To balance the partnership, Intellia will be able to gain equity interest in Kyverna, in addition to the financial investment that they make. Intellia may also gain future payments as particular developmental and commercialization milestones are reached. If Intellia decides to co-develop and -commercialize the KYV-201 end product within the U.S., the company will need to pay an opt-in fee as well as split the total development expenses and sales revenues within the country by 50%.
It’s expected that Kyverna will be funding and leading both the preclinical and clinical studies for KYV-201 while retaining all rights outside the United States, while Intellia will also receive low- to mid-single-digit royalties across the entire scope of the project, with the company receiving licensing for KYV-201 from the quasi-public National Institutes of Health.

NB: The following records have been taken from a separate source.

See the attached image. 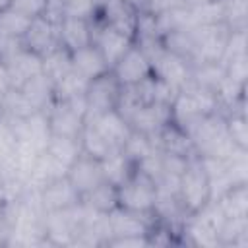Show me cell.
I'll return each mask as SVG.
<instances>
[{
  "label": "cell",
  "instance_id": "obj_24",
  "mask_svg": "<svg viewBox=\"0 0 248 248\" xmlns=\"http://www.w3.org/2000/svg\"><path fill=\"white\" fill-rule=\"evenodd\" d=\"M45 151L58 161L62 167L70 169V165L78 159V155L81 153V143L76 138H64V136H50Z\"/></svg>",
  "mask_w": 248,
  "mask_h": 248
},
{
  "label": "cell",
  "instance_id": "obj_32",
  "mask_svg": "<svg viewBox=\"0 0 248 248\" xmlns=\"http://www.w3.org/2000/svg\"><path fill=\"white\" fill-rule=\"evenodd\" d=\"M31 19L12 8L0 10V33L10 35L14 39H23L25 31L29 29Z\"/></svg>",
  "mask_w": 248,
  "mask_h": 248
},
{
  "label": "cell",
  "instance_id": "obj_20",
  "mask_svg": "<svg viewBox=\"0 0 248 248\" xmlns=\"http://www.w3.org/2000/svg\"><path fill=\"white\" fill-rule=\"evenodd\" d=\"M72 70L85 79H93V78L108 72L110 68L107 66L101 50L91 43V45L81 46L72 52Z\"/></svg>",
  "mask_w": 248,
  "mask_h": 248
},
{
  "label": "cell",
  "instance_id": "obj_25",
  "mask_svg": "<svg viewBox=\"0 0 248 248\" xmlns=\"http://www.w3.org/2000/svg\"><path fill=\"white\" fill-rule=\"evenodd\" d=\"M81 202L99 213H110L114 207H118V188L105 180L89 194L81 196Z\"/></svg>",
  "mask_w": 248,
  "mask_h": 248
},
{
  "label": "cell",
  "instance_id": "obj_12",
  "mask_svg": "<svg viewBox=\"0 0 248 248\" xmlns=\"http://www.w3.org/2000/svg\"><path fill=\"white\" fill-rule=\"evenodd\" d=\"M46 244L50 246H74L78 232V211L74 207L46 211L45 217Z\"/></svg>",
  "mask_w": 248,
  "mask_h": 248
},
{
  "label": "cell",
  "instance_id": "obj_37",
  "mask_svg": "<svg viewBox=\"0 0 248 248\" xmlns=\"http://www.w3.org/2000/svg\"><path fill=\"white\" fill-rule=\"evenodd\" d=\"M21 46V39H14L10 35L0 33V62H4L10 54H14Z\"/></svg>",
  "mask_w": 248,
  "mask_h": 248
},
{
  "label": "cell",
  "instance_id": "obj_34",
  "mask_svg": "<svg viewBox=\"0 0 248 248\" xmlns=\"http://www.w3.org/2000/svg\"><path fill=\"white\" fill-rule=\"evenodd\" d=\"M10 8L27 16L29 19H35L50 10V0H10Z\"/></svg>",
  "mask_w": 248,
  "mask_h": 248
},
{
  "label": "cell",
  "instance_id": "obj_30",
  "mask_svg": "<svg viewBox=\"0 0 248 248\" xmlns=\"http://www.w3.org/2000/svg\"><path fill=\"white\" fill-rule=\"evenodd\" d=\"M225 128L229 138L238 149H248V120L246 110H231L225 112Z\"/></svg>",
  "mask_w": 248,
  "mask_h": 248
},
{
  "label": "cell",
  "instance_id": "obj_28",
  "mask_svg": "<svg viewBox=\"0 0 248 248\" xmlns=\"http://www.w3.org/2000/svg\"><path fill=\"white\" fill-rule=\"evenodd\" d=\"M79 143H81V151H83V153H87V155H91V157H95V159H99V161H103L105 157H108L110 153L116 151V149H112V145H110L91 124H87V122H85V128H83V132H81V136H79Z\"/></svg>",
  "mask_w": 248,
  "mask_h": 248
},
{
  "label": "cell",
  "instance_id": "obj_33",
  "mask_svg": "<svg viewBox=\"0 0 248 248\" xmlns=\"http://www.w3.org/2000/svg\"><path fill=\"white\" fill-rule=\"evenodd\" d=\"M103 2L105 0H62L60 12H62V16L91 19V17L97 16Z\"/></svg>",
  "mask_w": 248,
  "mask_h": 248
},
{
  "label": "cell",
  "instance_id": "obj_13",
  "mask_svg": "<svg viewBox=\"0 0 248 248\" xmlns=\"http://www.w3.org/2000/svg\"><path fill=\"white\" fill-rule=\"evenodd\" d=\"M68 180L72 182V186L76 188V192L81 196L89 194L93 188H97L101 182H105V176H103V167H101V161L87 155V153H79L78 159L70 165L68 169Z\"/></svg>",
  "mask_w": 248,
  "mask_h": 248
},
{
  "label": "cell",
  "instance_id": "obj_27",
  "mask_svg": "<svg viewBox=\"0 0 248 248\" xmlns=\"http://www.w3.org/2000/svg\"><path fill=\"white\" fill-rule=\"evenodd\" d=\"M35 112H41V110H37L19 89H10L4 95V99L0 101V114L6 116L8 120L27 118V116H31Z\"/></svg>",
  "mask_w": 248,
  "mask_h": 248
},
{
  "label": "cell",
  "instance_id": "obj_14",
  "mask_svg": "<svg viewBox=\"0 0 248 248\" xmlns=\"http://www.w3.org/2000/svg\"><path fill=\"white\" fill-rule=\"evenodd\" d=\"M128 124L132 132H140L145 136H155L167 122L172 120L170 114V105L167 103H145L138 107L128 118Z\"/></svg>",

“We have been planning from the start for autologous and allogeneic applications of the differentiated CD19 CAR we licensed from the NIH, and the collaboration with Intellia will enable us to move forward with our plans for KYV-201, our allogeneic program,” Kyverna President and CEO Dominic Borie, MD, Ph.D. mentioned in a recent Biospace interview.
“Both programs will be resourced appropriately and we are preparing to enter the clinic in the first half of 2022 with our autologous fully human CD19 CAR, KYV-101. We’ve worked hard to get to this point, and are excited about what the future holds as we work to bring transformative therapies to autoimmune patients,” Borie continued, summarizing the end goals of the partnership.
Currently, Intellia’s ex vivo programs are using CRISPR technology to create genetic therapies by using genetically-engineered human cells to treat cancers as well as a range of different autoimmune diseases. By using intravenously-administered CRISPR as a Car-T therapy, the company’s in vivo programs are able to perform extremely precise editing of genes that are causing disease in very specifically-targeted tissue locations. It’s expected that this partnership between Kyverna and Intellia will help the medical community to more rapidly develop more effective, safer and accessible therapies for a wide range of diseases.